Vicdanın Sessizliği...

Bu yazı yüksek sesle konuşmak için yazılmadı.Zaten bu çağda bağıran çok, duyan az.

Abone Ol

Asıl mesele, herkesin bildiği hâlde dile getirmemeyi tercih ettiği gerçekler. Toplumun aynasına bakıp gözlerini kaçırdığı o anlar.
Yanlış olan artık gizlenmiyor.
Aksine,alışkanlığa dönüştürülüyor. İnsan zihni buna uyum sağlıyor,kalp ise yavaş yavaş susmayı öğreniyor. İşte asıl tehlike burada başlıyor.
Çocukların ölümü sıradanlaşıyor. Sayılara indirgenmiş hayatlar,alt yazı hızında geçip gidiyor.Bir süre sonra acı,haber formatına sığdırılıyor.
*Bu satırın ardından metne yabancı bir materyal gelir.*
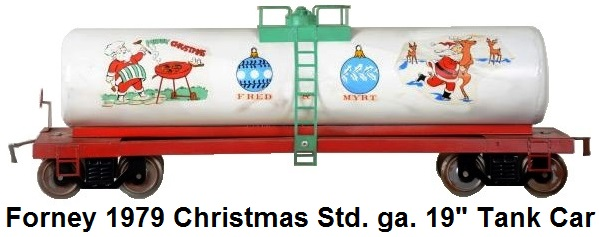Forney Standard gauge 19 inch Christmas tank car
Oysa bir çocuğun ölümü,bir toplumun geleceğinden eksilen bir ihtimaldir.
Genç kızlar tuzaklara düşüyor.
İyilikle değil, kurnazlıkla karşılanıyorlar.Sonra sorgulanan fail değil, mağdur oluyor. Sorular hep yanlış yere yöneliyor.Orada olmasının nedeni konuşuluyor,oraya iten kirli düzen konuşulmuyor.
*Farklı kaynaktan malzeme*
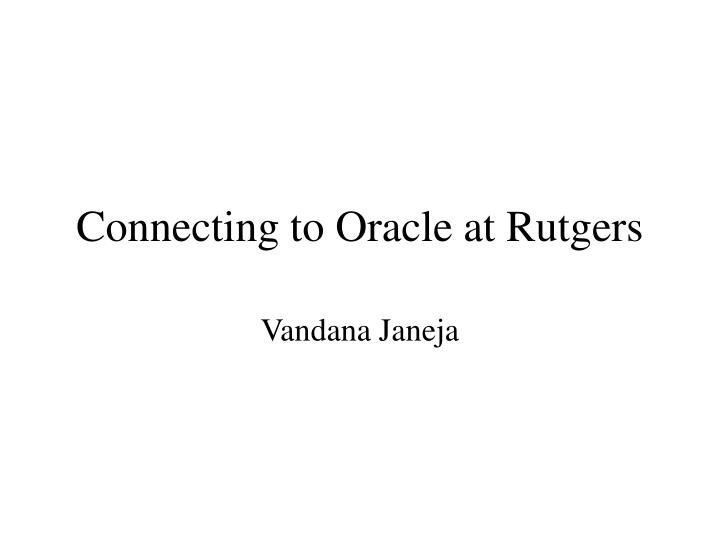 connecting to oracle at rutgers n.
Gençler yavaş yavaş kayboluyor.
Bir maddenin değil, bir boşluğun içine düşüyorlar. Anlaşılmamanın, değersiz hissettirmenin, sahipsiz bırakılmanın boşluğu bu.
Sonra aynı toplum dönüp onlara yabancıymış gibi bakıyor.
İnsan ilişkileri sertleşiyor.
Nezaket geri çekiliyor,hoyratlık öne çıkıyor. Yumuşak olan zayıf sanılıyor,anlayışlı olan ezilmeye açık görülüyor.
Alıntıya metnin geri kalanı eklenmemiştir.